If ever there was a moment for a countrywide dialogue, it is now, when our belief in mankind is so deeply depleted. This is particularly so for those of us lucky never to have endured the animosity and dread of religious and ethnic persecution on this land or elsewhere.
And yet the social media feeds keep spewing at us the trite hot takes of those with inflammatory, polarizing views but little understanding at all of that terrifying fragility.
This is a period when I lament not having a greater faith. I lament, because believing in humanity – in our capacity for compassion – has let us down so acutely. A different source, a greater power, is needed.
And yet from the atrocity of Bondi we have witnessed such extreme instances of human decency. The courageous acts of ordinary people. The selflessness of bystanders. Emergency personnel – police officers and medical staff, those who ran towards the gunfire to help fellow humans, some recognised but for the most part unnamed and unheralded.
When the police tape still fluttered wildly all about Bondi, the imperative of social, faith-based and ethnic solidarity was admirably promoted by religious figures. It was a message of compassion and tolerance – of bringing together rather than dividing in a moment of antisemitic slaughter.
In keeping with the meaning of Hanukah (light amid darkness), there was so much appropriate reference of the need for lightness.
Unity, light and compassion was the message of faith.
‘Our shared community spaces may not look exactly as they did again.’
And yet segments of the Australian polity reacted so nauseatingly quickly with division, finger-pointing and accusation.
Some elected officials gravitated straight for the darkness, using tragedy as a cynical opportunity to question Australia’s immigration policies.
Witness the harmful message of division from longstanding agitators of Australian racial division, capitalizing on the massacre before the crime scene was even cold. Then read the words of political figures while the investigation was still active.
Politics has a formidable job to do when it comes to uniting a nation that is grieving and frightened and seeking the hope and, importantly, answers to so many uncertainties.
Like why, when the official terror alert was assessed as probable, did such a significant open-air Hanukah event go ahead with such a grossly insufficient security presence?
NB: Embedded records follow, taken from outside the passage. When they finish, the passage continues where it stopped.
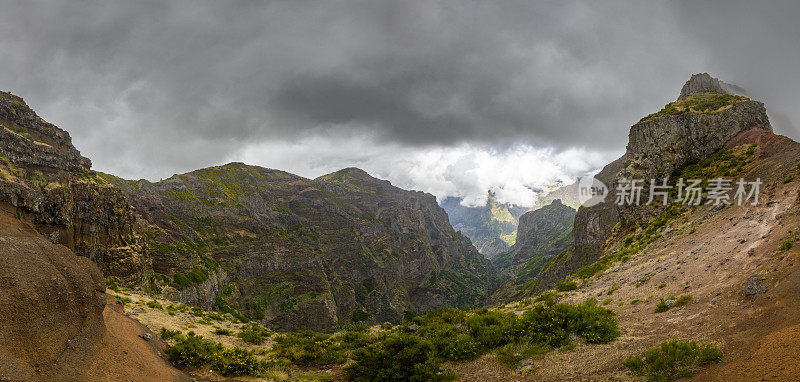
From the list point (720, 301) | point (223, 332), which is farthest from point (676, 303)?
point (223, 332)

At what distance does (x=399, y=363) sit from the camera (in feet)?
49.9

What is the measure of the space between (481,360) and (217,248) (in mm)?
116990

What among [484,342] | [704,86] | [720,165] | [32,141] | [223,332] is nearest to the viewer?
[484,342]

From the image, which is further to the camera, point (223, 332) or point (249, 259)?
point (249, 259)

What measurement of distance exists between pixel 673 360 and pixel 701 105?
80.0m

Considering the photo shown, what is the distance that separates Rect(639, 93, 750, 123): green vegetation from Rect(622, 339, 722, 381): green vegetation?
A: 6993cm

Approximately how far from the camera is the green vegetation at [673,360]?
31.4ft

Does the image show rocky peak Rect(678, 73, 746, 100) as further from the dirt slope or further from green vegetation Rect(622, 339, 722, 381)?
green vegetation Rect(622, 339, 722, 381)

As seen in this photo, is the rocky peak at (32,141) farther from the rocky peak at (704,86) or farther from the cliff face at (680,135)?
the rocky peak at (704,86)

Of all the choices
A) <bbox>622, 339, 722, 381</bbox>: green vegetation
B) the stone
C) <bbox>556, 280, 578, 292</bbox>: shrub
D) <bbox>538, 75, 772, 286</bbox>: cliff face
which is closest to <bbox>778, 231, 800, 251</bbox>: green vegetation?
the stone

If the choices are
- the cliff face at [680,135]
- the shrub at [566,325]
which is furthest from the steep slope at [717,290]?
the cliff face at [680,135]

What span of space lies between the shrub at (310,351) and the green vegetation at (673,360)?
16.5 metres

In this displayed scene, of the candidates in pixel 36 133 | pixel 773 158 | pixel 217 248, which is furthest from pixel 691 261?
pixel 217 248

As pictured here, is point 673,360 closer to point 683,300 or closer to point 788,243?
point 683,300
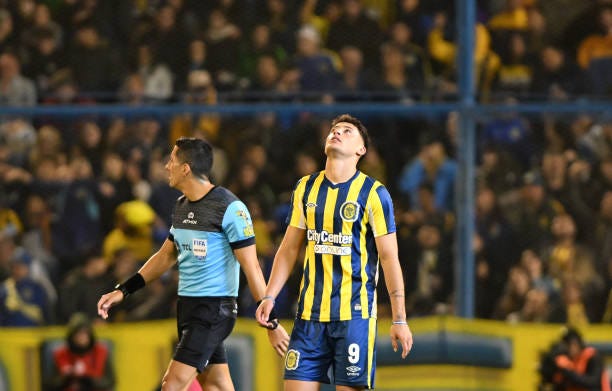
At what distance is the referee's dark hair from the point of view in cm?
770

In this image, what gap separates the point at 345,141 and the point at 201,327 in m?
1.49

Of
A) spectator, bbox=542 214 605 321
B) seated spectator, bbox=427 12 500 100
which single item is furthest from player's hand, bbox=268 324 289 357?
seated spectator, bbox=427 12 500 100

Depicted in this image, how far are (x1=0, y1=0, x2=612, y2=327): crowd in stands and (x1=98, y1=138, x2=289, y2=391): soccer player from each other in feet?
9.14

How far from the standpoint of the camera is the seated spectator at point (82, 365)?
10.3 m

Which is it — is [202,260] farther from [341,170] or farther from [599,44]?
[599,44]

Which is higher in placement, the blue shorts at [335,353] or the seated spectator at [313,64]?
the seated spectator at [313,64]

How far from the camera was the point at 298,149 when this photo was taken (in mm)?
10969

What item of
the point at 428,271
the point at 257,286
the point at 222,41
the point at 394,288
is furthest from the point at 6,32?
the point at 394,288

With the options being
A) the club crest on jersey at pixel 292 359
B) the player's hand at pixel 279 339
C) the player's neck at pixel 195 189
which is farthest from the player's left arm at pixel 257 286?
the player's neck at pixel 195 189

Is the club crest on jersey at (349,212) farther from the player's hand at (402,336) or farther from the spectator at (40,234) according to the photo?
the spectator at (40,234)

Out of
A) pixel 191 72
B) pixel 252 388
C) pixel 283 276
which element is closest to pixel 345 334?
pixel 283 276

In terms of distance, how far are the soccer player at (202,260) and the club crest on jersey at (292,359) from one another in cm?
59

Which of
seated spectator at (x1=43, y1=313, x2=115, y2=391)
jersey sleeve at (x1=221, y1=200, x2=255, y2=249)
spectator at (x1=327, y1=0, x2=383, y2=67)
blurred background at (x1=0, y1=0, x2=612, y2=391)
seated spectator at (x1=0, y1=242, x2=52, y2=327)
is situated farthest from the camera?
spectator at (x1=327, y1=0, x2=383, y2=67)

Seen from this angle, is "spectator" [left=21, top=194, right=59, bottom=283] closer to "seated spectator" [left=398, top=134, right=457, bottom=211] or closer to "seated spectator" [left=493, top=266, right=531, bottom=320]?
"seated spectator" [left=398, top=134, right=457, bottom=211]
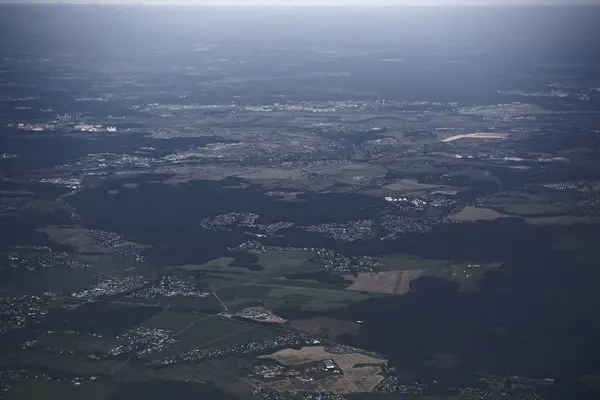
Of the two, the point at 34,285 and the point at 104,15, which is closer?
the point at 34,285

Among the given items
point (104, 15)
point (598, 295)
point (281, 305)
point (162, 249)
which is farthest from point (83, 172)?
point (104, 15)

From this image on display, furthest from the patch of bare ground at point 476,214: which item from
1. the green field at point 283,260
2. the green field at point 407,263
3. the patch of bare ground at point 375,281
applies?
the green field at point 283,260

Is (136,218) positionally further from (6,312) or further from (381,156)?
(381,156)

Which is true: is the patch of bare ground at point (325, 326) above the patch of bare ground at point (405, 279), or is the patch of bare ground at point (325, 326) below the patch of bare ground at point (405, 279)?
below

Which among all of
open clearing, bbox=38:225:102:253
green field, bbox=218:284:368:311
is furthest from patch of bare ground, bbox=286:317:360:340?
open clearing, bbox=38:225:102:253

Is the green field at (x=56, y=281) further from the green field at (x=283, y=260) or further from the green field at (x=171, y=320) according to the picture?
the green field at (x=283, y=260)

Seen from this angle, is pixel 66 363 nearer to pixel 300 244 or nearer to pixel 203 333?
pixel 203 333

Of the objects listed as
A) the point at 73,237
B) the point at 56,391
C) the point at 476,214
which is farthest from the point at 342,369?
the point at 476,214
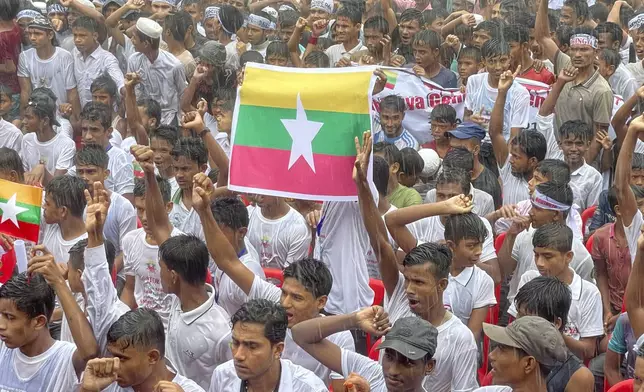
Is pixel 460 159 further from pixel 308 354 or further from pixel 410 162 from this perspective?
pixel 308 354

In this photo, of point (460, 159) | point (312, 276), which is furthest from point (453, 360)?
point (460, 159)

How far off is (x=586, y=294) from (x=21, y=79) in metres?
7.19

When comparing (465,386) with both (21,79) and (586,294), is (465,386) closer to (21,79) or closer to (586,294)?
(586,294)

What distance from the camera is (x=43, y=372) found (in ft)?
19.9

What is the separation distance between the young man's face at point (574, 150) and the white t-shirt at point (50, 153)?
425 centimetres

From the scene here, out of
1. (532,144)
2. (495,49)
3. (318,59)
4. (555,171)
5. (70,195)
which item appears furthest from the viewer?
(318,59)

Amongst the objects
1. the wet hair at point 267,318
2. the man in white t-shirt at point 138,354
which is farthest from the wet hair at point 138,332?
the wet hair at point 267,318

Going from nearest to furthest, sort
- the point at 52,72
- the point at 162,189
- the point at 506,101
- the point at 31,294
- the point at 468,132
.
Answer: the point at 31,294
the point at 162,189
the point at 468,132
the point at 506,101
the point at 52,72

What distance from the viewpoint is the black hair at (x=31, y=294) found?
6133 mm

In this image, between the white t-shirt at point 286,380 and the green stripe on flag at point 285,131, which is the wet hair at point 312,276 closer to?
the white t-shirt at point 286,380

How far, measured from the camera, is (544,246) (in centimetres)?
719

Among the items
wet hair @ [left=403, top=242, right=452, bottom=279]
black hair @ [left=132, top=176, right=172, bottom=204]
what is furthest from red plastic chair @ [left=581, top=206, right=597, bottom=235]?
black hair @ [left=132, top=176, right=172, bottom=204]

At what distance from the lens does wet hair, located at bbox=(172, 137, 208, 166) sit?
8.82m

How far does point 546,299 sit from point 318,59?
5.99 metres
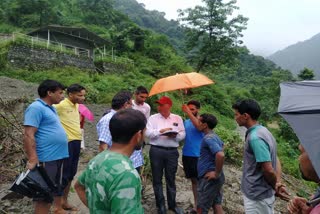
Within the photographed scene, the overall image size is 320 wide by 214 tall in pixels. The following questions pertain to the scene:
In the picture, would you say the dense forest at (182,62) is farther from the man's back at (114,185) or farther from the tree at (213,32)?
the man's back at (114,185)

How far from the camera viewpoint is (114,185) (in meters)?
1.70

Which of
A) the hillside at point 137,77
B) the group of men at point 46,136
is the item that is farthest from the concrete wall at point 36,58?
the group of men at point 46,136

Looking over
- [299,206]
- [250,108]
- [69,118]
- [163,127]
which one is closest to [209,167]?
[163,127]

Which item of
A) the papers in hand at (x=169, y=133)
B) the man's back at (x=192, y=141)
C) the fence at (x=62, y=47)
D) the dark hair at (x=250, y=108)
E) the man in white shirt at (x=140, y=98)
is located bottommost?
the man's back at (x=192, y=141)

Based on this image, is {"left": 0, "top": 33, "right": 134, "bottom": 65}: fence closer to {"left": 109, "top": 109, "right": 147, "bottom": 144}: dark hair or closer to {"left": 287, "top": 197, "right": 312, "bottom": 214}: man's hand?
{"left": 109, "top": 109, "right": 147, "bottom": 144}: dark hair

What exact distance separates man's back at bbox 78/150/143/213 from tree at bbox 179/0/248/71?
2464 centimetres

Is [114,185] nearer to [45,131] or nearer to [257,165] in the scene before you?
[257,165]

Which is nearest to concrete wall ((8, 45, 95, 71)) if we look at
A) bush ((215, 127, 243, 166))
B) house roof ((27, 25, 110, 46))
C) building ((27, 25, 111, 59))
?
building ((27, 25, 111, 59))

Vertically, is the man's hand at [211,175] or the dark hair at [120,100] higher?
the dark hair at [120,100]

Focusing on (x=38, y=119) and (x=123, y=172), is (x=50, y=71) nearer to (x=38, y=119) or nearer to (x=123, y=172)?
(x=38, y=119)

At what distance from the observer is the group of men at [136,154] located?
1.77 m

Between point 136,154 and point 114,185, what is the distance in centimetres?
241

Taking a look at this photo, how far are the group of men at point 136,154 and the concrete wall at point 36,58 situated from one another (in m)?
15.5

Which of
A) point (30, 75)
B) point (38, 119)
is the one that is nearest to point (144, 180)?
point (38, 119)
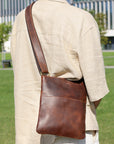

Like how could the alleged killers have six guns in the residence when the security agency has so openly and repeatedly warned of the danger of antisemitic violence?
How rapidly we were subjected to that cliched line (or iterations of it) that it’s people not guns that cause death. Naturally, both things are true. It’s feasible to simultaneously pursue new ways to prevent hate-fuelled violence and prevent firearms away from its potential perpetrators.
In this metropolis of profound beauty, of pristine blue heavens above ocean and sand, the water and the coastline – our shared community spaces – may not look entirely familiar again to the multitude who’ve noted that famous Bondi seems so jarringly out of place with last weekend’s horrific bloodshed.
We long right now for comprehension and significance, for loved ones, and perhaps for the consolation of beauty in culture or the natural world.
This weekend many Australians are calling off Christmas party plans. Quiet contemplation will feel more appropriate.
But this is perhaps somewhat counterintuitive. For in these times of fear, anger, sadness, bewilderment and grief we require each other more than ever.
The comfort of togetherness – the binding force of the unity in the very word – is what we probably need most.
But tragically, all of the portents are that cohesion in politics and the community will be elusive this extended, draining summer.